Many-body Green’s function methods have attracted considerable attention as emerging computational methods to allow prediction of excited states of a material from first-principles. Breakthrough was achieved by the algorithms developed for massively parallel supercomputers and by the approximations made for balancing the computational cost and accuracy. The software package developed by this group, for example, is now able to handle up to 200 atoms in a cell, sufficiently large for many applications, and provide in addition the wave function of the electron-hole pair (exciton) containing rich information of the excited states. The utilization of the exciton wave function, however, has been done infrequently, and in this context, this group proposed a method to obtain from the wave function a number of quantities that can characterize the excitons. The obtained quantities are found particularly useful in classifying the excitons into the local, charge-transfer (CT), Rydberg excitons [1], so that one may predict the luminescence dynamics induced by photoabsorption. This novel method opens possibility of a computational material design toward efficient luminescence.

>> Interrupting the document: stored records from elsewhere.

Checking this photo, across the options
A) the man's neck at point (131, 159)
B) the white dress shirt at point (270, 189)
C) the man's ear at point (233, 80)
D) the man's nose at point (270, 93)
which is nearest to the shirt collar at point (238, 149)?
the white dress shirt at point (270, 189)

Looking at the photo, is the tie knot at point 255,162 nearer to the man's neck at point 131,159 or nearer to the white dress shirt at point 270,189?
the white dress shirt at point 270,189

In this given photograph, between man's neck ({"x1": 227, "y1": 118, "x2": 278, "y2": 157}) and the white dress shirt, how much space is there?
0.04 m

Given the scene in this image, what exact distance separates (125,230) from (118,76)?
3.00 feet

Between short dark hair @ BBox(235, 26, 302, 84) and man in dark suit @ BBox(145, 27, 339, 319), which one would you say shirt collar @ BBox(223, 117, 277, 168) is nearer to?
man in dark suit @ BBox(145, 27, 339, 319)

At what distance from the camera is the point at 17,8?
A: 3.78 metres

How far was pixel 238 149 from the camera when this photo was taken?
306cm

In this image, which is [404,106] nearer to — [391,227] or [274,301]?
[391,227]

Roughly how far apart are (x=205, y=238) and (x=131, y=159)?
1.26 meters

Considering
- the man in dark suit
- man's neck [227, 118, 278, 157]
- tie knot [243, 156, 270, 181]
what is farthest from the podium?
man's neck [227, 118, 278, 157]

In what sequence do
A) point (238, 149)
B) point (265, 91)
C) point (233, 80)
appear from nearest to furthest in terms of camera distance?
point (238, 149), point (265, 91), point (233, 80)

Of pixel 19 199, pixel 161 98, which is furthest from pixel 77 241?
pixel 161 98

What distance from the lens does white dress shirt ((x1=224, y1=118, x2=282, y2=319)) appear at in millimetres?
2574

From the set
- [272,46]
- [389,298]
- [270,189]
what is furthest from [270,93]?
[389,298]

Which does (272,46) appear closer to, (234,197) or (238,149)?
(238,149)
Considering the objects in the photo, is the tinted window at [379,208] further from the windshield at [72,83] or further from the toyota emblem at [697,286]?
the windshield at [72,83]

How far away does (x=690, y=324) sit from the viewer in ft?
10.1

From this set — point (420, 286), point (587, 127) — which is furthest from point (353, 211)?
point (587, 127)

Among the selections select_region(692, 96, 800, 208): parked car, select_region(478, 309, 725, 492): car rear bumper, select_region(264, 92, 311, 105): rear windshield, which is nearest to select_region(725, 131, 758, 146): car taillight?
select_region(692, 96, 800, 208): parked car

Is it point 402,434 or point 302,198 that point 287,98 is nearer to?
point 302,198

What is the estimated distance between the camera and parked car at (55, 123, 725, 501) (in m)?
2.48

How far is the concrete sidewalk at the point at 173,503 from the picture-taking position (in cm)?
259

Fig. 1. Λ- deh/dexc map proposed in Ref. [1] to classify excitons into local, charge-transfer (CT), Rydberg, and others such as CT-like excitons. This map has enabled to relate the exciton wave function with the characteristics of excitons, and thus relate the characteristics with the structure of a material, making it significantly easier to computationally design a luminescent material.

The exciton wave function is a six-dimensional quantity, which has been considered to carry too prodigious amounts of information. With increasing ability of modern supercomputers, however, it has become easy to use the wave function to obtain various quantities; for example, one can calculate the exciton binding energy by taking expectation value of the electron-hole interaction operator, the electron-hole separation deh from the distance between the electron and hole, and the exciton size from the square root of the distance. When using (a) a quantity characterizing the range of the exciton Λ and (b) the electron-hole separation distance deh relative to the exciton size dexc, one can plot each excited state in a two-dimensional Λ- deh/dexc map (Fig. 1), wherein excitons with different type are let distribute in a different region. This method was proven useful in our subsequent study on the photoabsorption spectra of the recently synthesized cycloparaphenylene molecules [2] and on the singlet-triplet splitting of the thermally activated delayed fluorescence (TADF) molecules [3].


References
  • [1] D. Hirose, Y. Noguchi, and O. Sugino, J. Chem. Phys. 146, 044303 (2017).
  • [2] Y. Noguchi and O. Sugino, J. Chem. Phys. 146, 144304 (2017).
  • [3] Y. Noguchi and O. Sugino submitted to J. Phys. Chem.